1. Field of the Invention
The present invention relates to an ink jet printhead which is used as an printing portion of a printer, facsimile machine, plotter or the like.
2. Description of the Prior Art
An ink jet printhead of the above-described type is disclosed in Japanese Patent Application Laid-open No. 5-254140 (particularly, FIG. 3 thereof) for example. For the convenience of description, the ink jet printhead disclosed in this document is illustrated in FIGS. 15 and 16 of the accompanying drawings.
As shown in FIG. 15, the prior art ink jet printhead has a rectangular head body 1e formed with ink inlet ports 8e at predetermined peripheral positions 19a-19d of the head body (four corners of the head body 1 in FIG. 15). These ink inlet ports 8e are connected to four common ink passages 50e, and these common ink passages 50e are connected to a plurality of individual ink passages 51e provided in radial arrangement. Further, the head body 1e has a front surface formed with a plurality of discharge ports 55e communicating with the corresponding discharge ports 55e.

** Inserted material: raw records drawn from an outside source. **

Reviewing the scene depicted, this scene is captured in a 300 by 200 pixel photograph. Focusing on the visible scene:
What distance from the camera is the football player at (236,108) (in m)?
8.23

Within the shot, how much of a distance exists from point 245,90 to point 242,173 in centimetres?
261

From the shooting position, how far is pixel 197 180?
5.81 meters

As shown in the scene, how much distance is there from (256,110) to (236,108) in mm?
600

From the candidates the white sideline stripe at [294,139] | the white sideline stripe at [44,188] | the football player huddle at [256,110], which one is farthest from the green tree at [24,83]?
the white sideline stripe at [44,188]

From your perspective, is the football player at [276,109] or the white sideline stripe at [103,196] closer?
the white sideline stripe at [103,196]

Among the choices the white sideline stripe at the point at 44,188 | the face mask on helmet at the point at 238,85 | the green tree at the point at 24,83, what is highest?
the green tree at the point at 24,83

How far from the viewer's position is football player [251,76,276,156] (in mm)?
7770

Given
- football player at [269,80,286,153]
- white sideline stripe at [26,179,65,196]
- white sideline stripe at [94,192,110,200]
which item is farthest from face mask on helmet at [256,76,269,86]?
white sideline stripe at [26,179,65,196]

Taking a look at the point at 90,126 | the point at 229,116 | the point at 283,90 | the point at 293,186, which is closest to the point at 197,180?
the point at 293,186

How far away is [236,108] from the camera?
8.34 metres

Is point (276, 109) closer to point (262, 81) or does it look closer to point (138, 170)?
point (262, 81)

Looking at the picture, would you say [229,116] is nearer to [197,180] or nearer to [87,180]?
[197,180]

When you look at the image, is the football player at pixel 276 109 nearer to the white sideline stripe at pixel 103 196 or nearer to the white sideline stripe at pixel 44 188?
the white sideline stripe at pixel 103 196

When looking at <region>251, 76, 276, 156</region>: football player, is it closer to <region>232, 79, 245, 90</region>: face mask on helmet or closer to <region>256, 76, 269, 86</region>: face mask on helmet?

The four ink inlet ports 8e are independent of each other. Therefore, if inks of different colors including yellow, magenta (red), cyan (blue) and black are supplied through the ink inlet ports 8e, it is possible to perform desired color printing.
As shown in FIG. 16 for example, the head body 1e comprises a passage forming panel 10e made of glass, and a vibration plate 11e laminated on the passage forming panel. The passage forming panel 10e has one surface formed with grooved ink passages 5e which includes the above-mentioned individual ink passages 51e and common ink passages 50e. Further, the vibration plate 11e has a rear surface provided with piezoelectric elements 13 by intervention of a conductor layer 12 which is made of ITO film (tin oxide film containing a small amount of additives or indium oxide film containing tin oxide) for example. When the vibration plate 11e is flexibly deformed in the direction of arrow N2 by application of a voltage to each of the piezoelectric elements 13, the volume of the corresponding ink passage 5e instantaneously decreases to discharge the inside ink of the ink passage 5e through the corresponding nozzle port 55e as an ink droplet.
With the prior art ink jet printhead, each of the grooved ink passages 5e is extended to an outer edge 19a (or 19b-19d) of the head body 1e to form an ink inlet port 8e. Therefore, the ink passage 5e tends to be long, consequently leading an increase of resistance against ink flow.
On the other hand, if air (foams) gets in the ink inside the ink passages 5e, it is necessary to connect e.g. a suction device to the nozzle ports 55e for discharging out the foams together with the ink inside the ink passages 5e. However, in the prior art ink jet printhead, since the ink passages 5e are long, the wasted amount of ink discharged with the foams becomes large. Further, as the ink passages 5e become longer, the operation of discharging the inside foams gets more difficult.
Moreover, ink need be supplied from around the head body 1e for introducing the ink into the ink inlet ports 8e which are open radially of the head body 1e, as indicated by arrows N in FIG. 15. Thus, the structure for connecting the ink passages 5e of the head body 1e to the surrounding ink supply paths becomes complicated, and difficulty arises in sealing. As a result, the resistance to ink flow may vary greatly from one passage to another (which causes uneven discharge of ink droplets), and ink leakage is likely to occur. Further, there is also the problem of a manufacturing cost increase.